Les allemands tenaient Montrepont depuis le début de la guerre. Notre artillerie
avait anéanti le village . A cause d'une offensive de la troisième armée , la ligne
ennemie avait légèrement plié et les allemands avaient évacué ce bout de terre . Là
où il y avait eu des maisons , une église , des fermes , des pâtures et des blés , des
moissons et des fêtes champêtres , des familles autour d'une soupe au potiron , des
femmes , des hommes , des bals , l'amour , il ne subsistait rien . Sauf si l'on appelle
quelque chose des trous , des tas de pierres , des restes de tranchées , des ferrailles
tordues et des carcasses de chevaux . Pour la première fois , nous entrâmes dans
cet espace vide jadis nommé Montrepont . Comme un miracle , le seul élément
vertical qui tint debout était un calvaire en ciment armé , témoin de la fin du monde .

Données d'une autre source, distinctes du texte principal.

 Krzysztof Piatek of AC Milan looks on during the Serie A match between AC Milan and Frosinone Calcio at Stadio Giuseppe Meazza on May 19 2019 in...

Debout mais pas intact . Le corps du Christ était criblé d'impacts et une traverse de
la croix pendait à un fer à béton avec l'avant-bras droit . Or , un convoi de matériel
montait au front . Le capitaine nous fit asseoir sur les marches du calvaire et il s'éloi-
gna avec le téléphoniste pour prendre des instructions …
Martial se leva . Il héla le conducteur d'un camion . Nous le vîmes parlementer
et il revint avec une échelle de fer et une scie à métaux . Il posa l'échelle sur la croix
et entreprit de scier le fer à béton .
- Martial : "Gare à vous dessous ! … le bras du Seigneut va fondre sur vous …"

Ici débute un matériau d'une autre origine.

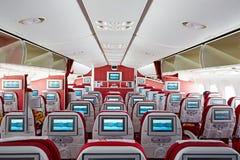 Interior de la cabina Boeing787 fotos de archivo libres de regalías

L'avant-bras et le morceau de croix se fichèrent dans la boue . "Désolé , Seigneur …
c'est çà ou la gangrène … la pension d'invalidité ou le cimetière militaire" . Puis ,
appelant notre infirmier : "Docteur ! … compresses , bandes , adhésif …" . Le gars
lui tendit une trousse et Martial fit au moignon du Fils de Dieu le plus beau pansement
de la Grande Guerre .
- Martial : "Mercurochrome !" … et il badigeonna de teinture rouge les impacts de
mitrailleuse . Maintenant debouts , nous regardions éberlués le Christ de Martial .

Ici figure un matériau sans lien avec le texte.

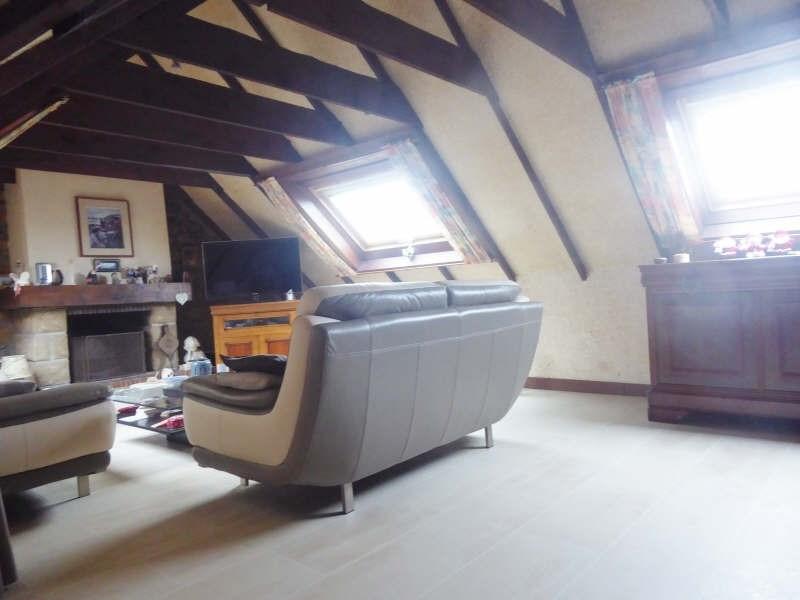 Vente appartement Douarnenez 119840€ - Photo 8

"Ce cochon va s'en tirer" dit-il du haut de son échelle .
La compagnie s'éloigna . Nous aussi montions sur la nouvelle ligne de front …
Martial se retourna vers le calvaire : "Seigneur , mieux vaut manchot que mort !" .
Puis à nous : "Mieux vaut crucifié que poilu" .
Nous entonnâmes un chant de marche ordurier .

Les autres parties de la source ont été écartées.